Nguyễn Hữu Đang

Personal information
- Full name: Nguyễn Hữu Đang
- Date of birth: 5 March 1969 (age 56)
- Place of birth: Nha Trang, Khánh Hòa, South Vietnam
- Height: 1.70 m (5 ft 7 in)
- Position: Midfielder

Youth career
- 1980–1984: Khatoco Khánh Hòa

Senior career*
- Years: Team / Apps / (Gls)
- 1985–2001: Khatoco Khánh Hòa / 137 / (61)
- 2001–2007: Hoàng Anh Gia Lai / 71 / (19)
- 2007–2008: Hà Nội / 12 / (0)

International career
- 1995–2002: Vietnam / 25 / (3)

= Nguyễn Hữu Đang (footballer) =

Vietnamese football manager (born 1969)

Nguyễn Hữu Đang (born 5 March 1969) is a Vietnamese football manager and former footballer. Nguyễn Hữu Đang spent his entire career playing in V-League and was regarded as part of the "golden generation" of the Vietnam national football team.

== Club career ==
Nguyễn Hữu Đang started playing in 1985 with Khanh Hoa Sports School. He played for Khatoco Khanh Hoa from 1986 to 2001. Then, in 2001, after Khatoco Khanh Hoa get relegated to V-league 2, he joined Hoang Anh Gia Lai and won the V.League 1 two times. From 2006 to 2007, he played for Hanoi T&T. After helped Hanoi T&T promoted to V-League 1, he announced his retirement.

== Managerial career ==
In 2010, he joined the PVF youth academy as a manager.
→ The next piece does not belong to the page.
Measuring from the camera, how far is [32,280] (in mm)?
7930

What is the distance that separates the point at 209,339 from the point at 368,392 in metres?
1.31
He led his team to won the U13 Vietnamese national cup in 2012. In 2019, he joined XSKT Can Tho.

== Personal life ==
He married Luong Thi Nhat Le and have two children, his youngest son - Nguyen Phu Thang was a player for PVF's U13 team, his other son is Nguyen Huu Thang who was playing in XSKT Can Tho.

After announced his retirement in 2008, he was running a small shop named after him.